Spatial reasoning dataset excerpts
※ ※ ※
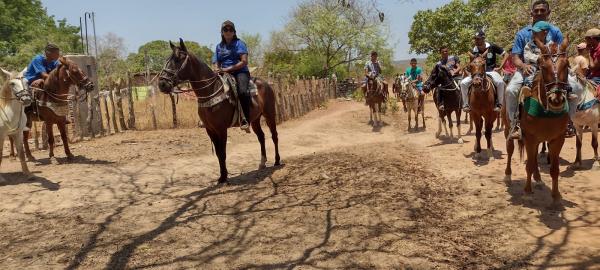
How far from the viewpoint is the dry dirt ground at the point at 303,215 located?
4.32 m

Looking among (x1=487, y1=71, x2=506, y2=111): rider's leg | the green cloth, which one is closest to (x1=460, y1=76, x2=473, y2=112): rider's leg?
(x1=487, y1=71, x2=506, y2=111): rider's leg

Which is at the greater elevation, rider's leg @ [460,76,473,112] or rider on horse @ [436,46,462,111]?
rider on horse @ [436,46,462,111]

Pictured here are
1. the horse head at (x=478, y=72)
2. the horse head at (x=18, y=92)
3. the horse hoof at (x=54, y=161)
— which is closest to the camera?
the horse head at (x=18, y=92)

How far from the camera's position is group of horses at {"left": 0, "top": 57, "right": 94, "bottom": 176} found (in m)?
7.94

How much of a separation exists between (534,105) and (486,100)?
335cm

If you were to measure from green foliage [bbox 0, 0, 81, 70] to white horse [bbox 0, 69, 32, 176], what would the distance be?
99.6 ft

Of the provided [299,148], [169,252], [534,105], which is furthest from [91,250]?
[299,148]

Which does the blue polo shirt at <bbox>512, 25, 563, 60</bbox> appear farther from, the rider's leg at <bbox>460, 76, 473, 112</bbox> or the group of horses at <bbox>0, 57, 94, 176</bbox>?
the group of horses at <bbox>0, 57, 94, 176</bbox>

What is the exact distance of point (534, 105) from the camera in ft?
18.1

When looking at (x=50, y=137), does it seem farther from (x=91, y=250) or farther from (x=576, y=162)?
※ ※ ※
→ **Directions**: Copy out the listing word for word, starting at the line with "If you were" and running through the final line of the listing, with both ends included.

→ **Result of this exercise**:
If you were to measure from green foliage [bbox 0, 0, 81, 70] to white horse [bbox 0, 69, 32, 176], what would the distance be?
99.6 ft

Of the provided [299,148], [169,252], [534,105], which is furthest from [91,250]?
[299,148]

Which does the blue polo shirt at <bbox>512, 25, 563, 60</bbox> appear farther from, the rider's leg at <bbox>460, 76, 473, 112</bbox> or the group of horses at <bbox>0, 57, 94, 176</bbox>?
the group of horses at <bbox>0, 57, 94, 176</bbox>

What is the exact distance of point (534, 105) from the camera in ft?
18.1

When looking at (x=50, y=137), does it seem farther from (x=91, y=250) or farther from (x=576, y=162)?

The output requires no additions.